September 18, 2020

By DEVON SMITH

I like newspapers. Whether I’m keeping up with current events on the bus or doing the crossword over breakfast, I derive a sense of calm and mental stimulation from sitting around with those inky folds in my hands. That is, until I hit the business section.

More specifically, the page with all the lists of numbers and acronyms that means little to most of us but is everything to some. One word always stands out to me on this page and fills me with frustration and lament.

When I was a kid, my father talked to me about the importance of saving money. He took me to open my first bank account before I was 10. He made many contributions to my piggy bank and then went through the long and arduous process of rolling up the coins with me to deposit them.

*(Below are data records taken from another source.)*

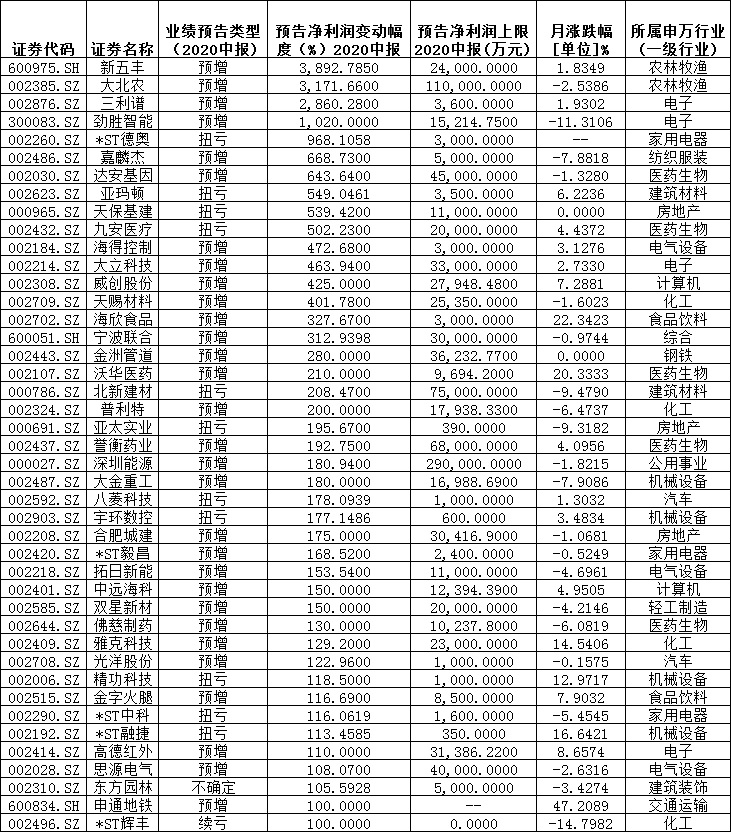 | 证券代码 | 证券名称 | 业绩预告类型（2020中报） | 预告净利润变动幅度（%）2020中报 | 预告净利润上限2020中报（万元） | 月涨跌幅[单位]% | 所属申万行业（一级行业） |
|---|---|---|---|---|---|---|
| 600975.SH | 新五丰 | 预增 | 3,892.7850 | 24,000.0000 | 1.8349 | 农林牧渔 |
| 002385.SZ | 大北农 | 预增 | 3,171.6600 | 110,000.0000 | -2.5386 | 农林牧渔 |
| 002876.SZ | 三利谱 | 预增 | 2,860.2800 | 3,600.0000 | 1.9302 | 电子 |
| 300083.SZ | 劲胜智能 | 预增 | 1,020.0000 | 15,214.7500 | -11.3106 | 电子 |
| 002260.SZ | *ST德奥 | 扭亏 | 968.1058 | 3,000.0000 | -- | 家用电器 |
| 002486.SZ | 嘉麟杰 | 预增 | 668.7300 | 5,000.0000 | -7.8818 | 纺织服装 |
| 002030.SZ | 达安基因 | 预增 | 643.6400 | 45,000.0000 | -1.3280 | 医药生物 |
| 002623.SZ | 亚玛顿 | 扭亏 | 549.0461 | 3,500.0000 | 6.2236 | 建筑材料 |
| 000965.SZ | 天保基建 | 扭亏 | 539.4200 | 11,000.0000 | 0.0000 | 房地产 |
| 002432.SZ | 九安医疗 | 扭亏 | 502.2300 | 20,000.0000 | 4.4372 | 医药生物 |
| 002184.SZ | 海得控制 | 预增 | 472.6800 | 3,000.0000 | 3.1276 | 电气设备 |
| 002214.SZ | 大立科技 | 预增 | 463.9400 | 33,000.0000 | 2.7330 | 电子 |
| 002308.SZ | 威创股份 | 预增 | 425.0000 | 27,948.4800 | 7.2881 | 计算机 |
| 002709.SZ | 天赐材料 | 预增 | 401.7800 | 25,350.0000 | -1.6023 | 化工 |
| 002702.SZ | 海欣食品 | 预增 | 327.6700 | 3,000.0000 | 22.3423 | 食品饮料 |
| 600051.SH | 宁波联合 | 预增 | 312.9398 | 30,000.0000 | -0.9744 | 综合 |
| 002443.SZ | 金洲管道 | 预增 | 280.0000 | 36,232.7700 | 0.0000 | 钢铁 |
| 002107.SZ | 沃华医药 | 预增 | 210.0000 | 9,694.2000 | 20.3333 | 医药生物 |
| 000786.SZ | 北新建材 | 扭亏 | 208.4700 | 75,000.0000 | -9.4790 | 建筑材料 |
| 002324.SZ | 普利特 | 预增 | 200.0000 | 17,938.3300 | -6.4737 | 化工 |
| 000691.SZ | 亚太实业 | 扭亏 | 195.6700 | 390.0000 | -9.3182 | 房地产 |
| 002437.SZ | 誉衡药业 | 预增 | 192.7500 | 68,000.0000 | 4.0956 | 医药生物 |
| 000027.SZ | 深圳能源 | 预增 | 180.9400 | 290,000.0000 | -1.8215 | 公用事业 |
| 002487.SZ | 大金重工 | 预增 | 180.0000 | 16,988.6900 | -7.9086 | 机械设备 |
| 002592.SZ | 八菱科技 | 扭亏 | 178.0939 | 1,000.0000 | 1.3032 | 汽车 |
| 002903.SZ | 宇环数控 | 扭亏 | 177.1486 | 600.0000 | 3.4834 | 机械设备 |
| 002208.SZ | 合肥城建 | 预增 | 175.0000 | 30,416.9000 | -1.0681 | 房地产 |
| 002420.SZ | *ST毅昌 | 扭亏 | 168.5200 | 2,400.0000 | -0.5249 | 家用电器 |
| 002218.SZ | 拓日新能 | 预增 | 153.5400 | 11,000.0000 | -4.6961 | 电气设备 |
| 002401.SZ | 中远海科 | 预增 | 150.0000 | 12,394.3900 | 4.9505 | 计算机 |
| 002585.SZ | 双星新材 | 预增 | 150.0000 | 20,000.0000 | -4.2146 | 轻工制造 |
| 002644.SZ | 佛慈制药 | 预增 | 130.0000 | 10,237.8000 | -6.0819 | 医药生物 |
| 002409.SZ | 雅克科技 | 预增 | 129.2000 | 23,000.0000 | 14.5406 | 化工 |
| 002708.SZ | 光洋股份 | 预增 | 122.9600 | 1,000.0000 | -0.1575 | 汽车 |
| 002006.SZ | 精功科技 | 扭亏 | 118.5000 | 1,000.0000 | 12.9717 | 机械设备 |
| 002515.SZ | 金字火腿 | 预增 | 116.6900 | 8,500.0000 | 7.9032 | 食品饮料 |
| 002290.SZ | *ST中科 | 扭亏 | 116.0619 | 1,600.0000 | -5.4545 | 家用电器 |
| 002192.SZ | *ST融捷 | 扭亏 | 113.4585 | 350.0000 | 16.6421 | 机械设备 |
| 002414.SZ | 高德红外 | 预增 | 110.0000 | 31,386.2200 | 8.6574 | 电子 |
| 002028.SZ | 思源电气 | 预增 | 108.0700 | 40,000.0000 | -2.6316 | 电气设备 |
| 002310.SZ | 东方园林 | 不确定 | 105.5928 | 5,000.0000 | -3.4274 | 建筑装饰 |
| 600834.SH | 申通地铁 | 预增 | 100.0000 | -- | 47.2089 | 交通运输 |
| 002496.SZ | *ST辉丰 | 续亏 | 100.0000 | 0.0000 | -14.7982 | 化工 |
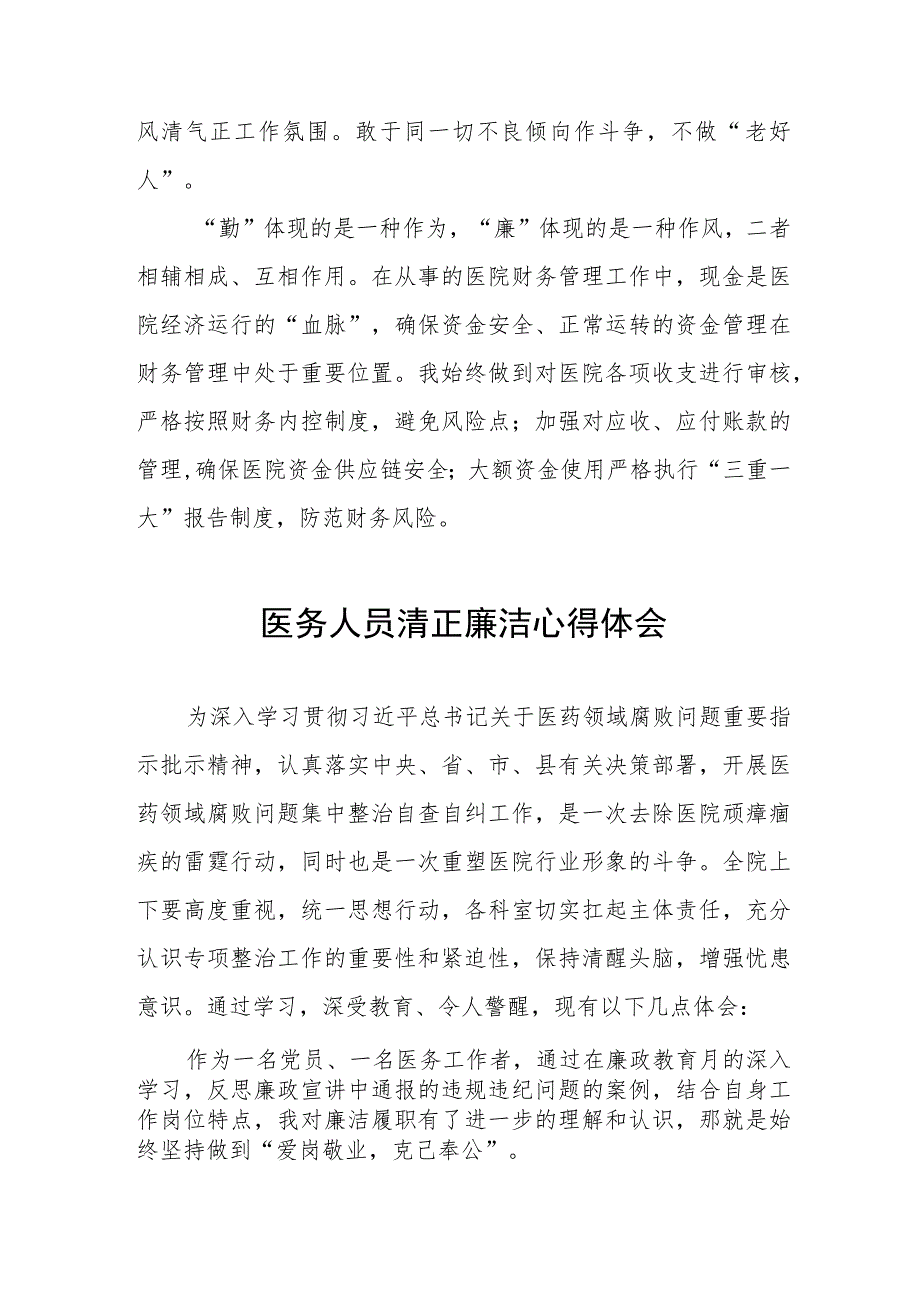 风清气正工作氛围。敢于同一切不良倾向作斗争，不做“老好人”。

“勤”体现的是一种作为，“廉”体现的是一种作风，二者相辅相成、互相作用。在从事的医院财务管理工作中，现金是医院经济运行的“血脉”，确保资金安全、正常运转的资金管理在财务管理中处于重要位置。我始终做到对医院各项收支进行审核，严格按照财务内控制度，避免风险点；加强对应收、应付账款的管理,确保医院资金供应链安全；大额资金使用严格执行“三重一大”报告制度，防范财务风险。

医务人员清正廉洁心得体会

为深入学习贯彻习近平总书记关于医药领域腐败问题重要指示批示精神，认真落实中央、省、市、县有关决策部署，开展医药领域腐败问题集中整治自查自纠工作，是一次去除医院顽瘴痼疾的雷霆行动，同时也是一次重塑医院行业形象的斗争。全院上下要高度重视，统一思想行动，各科室切实扛起主体责任，充分认识专项整治工作的重要性和紧迫性，保持清醒头脑，增强忧患意识。通过学习，深受教育、令人警醒，现有以下几点体会：

作为一名党员、一名医务工作者，通过在廉政教育月的深入学习，反思廉政宣讲中通报的违规违纪问题的案例，结合自身工作岗位特点，我对廉洁履职有了进一步的理解和认识，那就是始终坚持做到“爱岗敬业，克己奉公”。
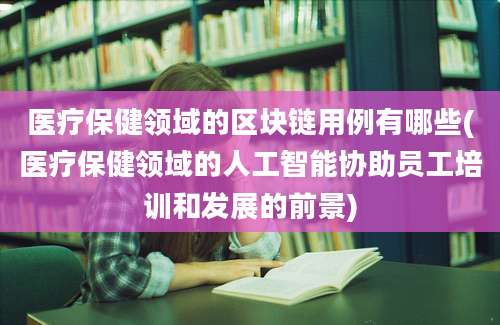 医疗保健领域的区块链用例有哪些(医疗保健领域的人工智能协助员工培训和发展的前景)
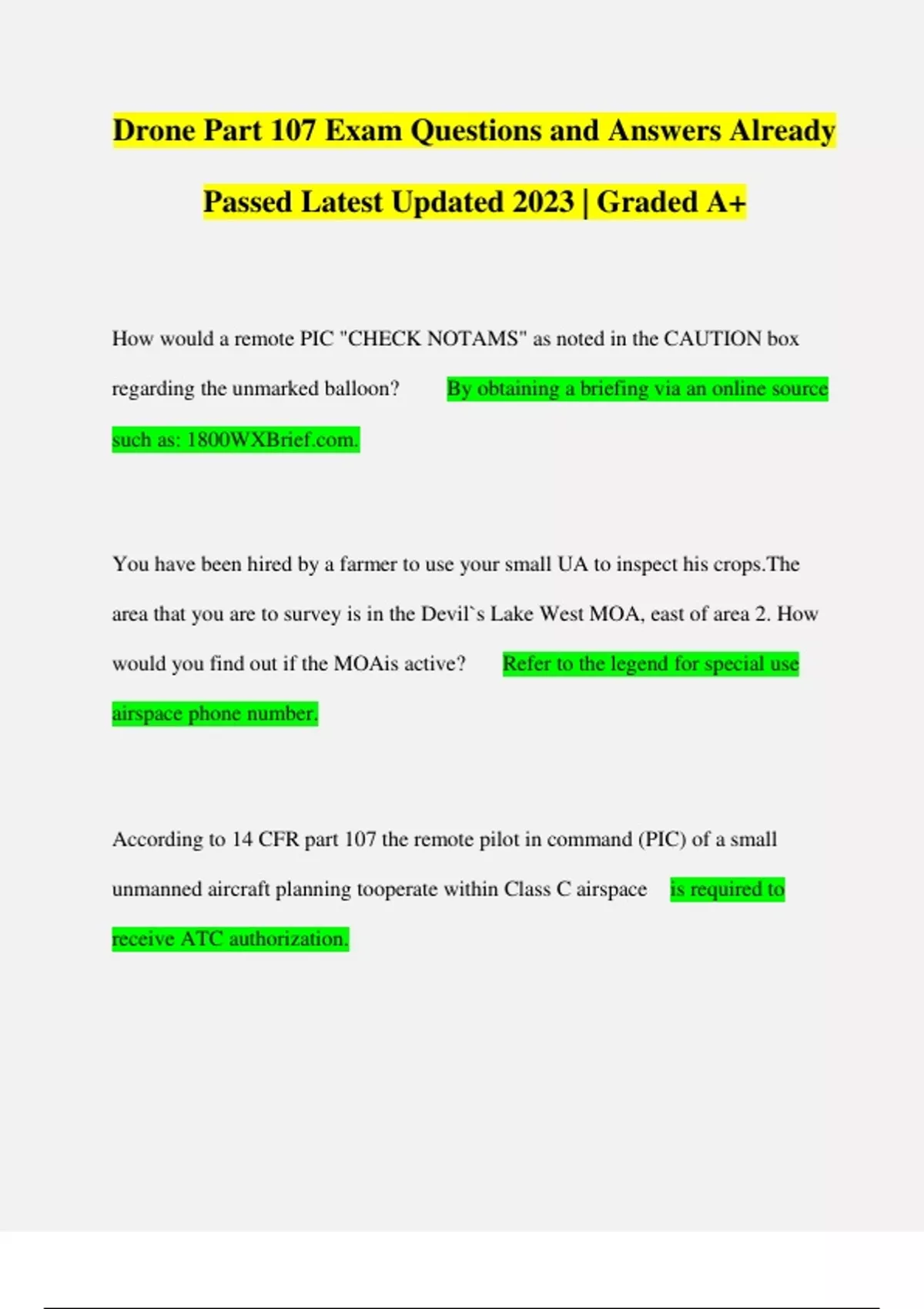 Drone Part 107 Exam Questions and Answers Already Passed Latest Updated 2023 | Graded A+

How would a remote PIC "CHECK NOTAMS" as noted in the CAUTION box regarding the unmarked balloon? By obtaining a briefing via an online source such as: 1800WXBrief.com.

You have been hired by a farmer to use your small UA to inspect his crops.The area that you are to survey is in the Devil`s Lake West MOA, east of area 2. How would you find out if the MOAis active? Refer to the legend for special use airspace phone number.

According to 14 CFR part 107 the remote pilot in command (PIC) of a small unmanned aircraft planning tooperate within Class C airspace is required to receive ATC authorization.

Over the years, my savings built up to a pretty respectable amount for a kid with no measurable income. By 2004 I had saved about $3,500.

At this point, under my father’s guidance, we opened a mutual fund in my name. The fund was going to be a place for my money to grow faster than it would if it was sitting in my savings account.
Now, I’m not questioning my father’s wisdom in the matter, but things didn’t exactly pan out the way we had planned those eight or so years ago.

No, in eight years I’ve actually lost about one per cent of that money. One per cent doesn’t seem like much, but when we’re talking about an investment that was supposed to make me money, it’s a little frustrating to know that it would’ve done better sitting in my bank account.

I don’t believe that this outcome could have been predicted, the economy has seen uncertain times. In fact, my fund went down almost 3.5 per cent in the last six months alone.

I do, however, think that some things were predictable, to an extent, and this is where my contempt for the investment page in the paper comes from.

In addition to my opening of a mutual fund, 2004 saw a little company called Google open itself to the public. Needless to say, it has done a little better than I have, growing a whopping 730 per cent.

This is a pretty impressive figure, but Google wasn’t the only thing starting a steep ascent of the stock market in 2004. There was another, much older force that, after decades of relative stagnation, was about to make a big play.

In the last eight years, the price of gold has gone up 1,266 per cent. This is the word that riles me when I see it in the financial section. What was I doing investing in silly little mutual funds when I could have invested in a sure thing like gold?

 If I had invested my $3,500 in Google in 2004, rather than the mutual fund, I would be sitting on over $25,000. If I’d invested in gold I’d be closer to $45,000.

Now instead of asking myself what kind of car I want or how comfortable a mattress stuffed with cash would be, I’m wondering whether there is any recourse. I’m wondering whether or not it would be wise to make those investments that I should have made years ago. Will Google’s stock continue to rise? Will gold hit a plateau? Or maybe Facebook will be the answer when it goes public. Is it the next Google? Considering that almost all of its revenue comes from advertising, its future is cloudy. Or is it?

I’ll let you know in eight years when I hope to be able to maintain a pleasant demeanour all the way through to the classifieds.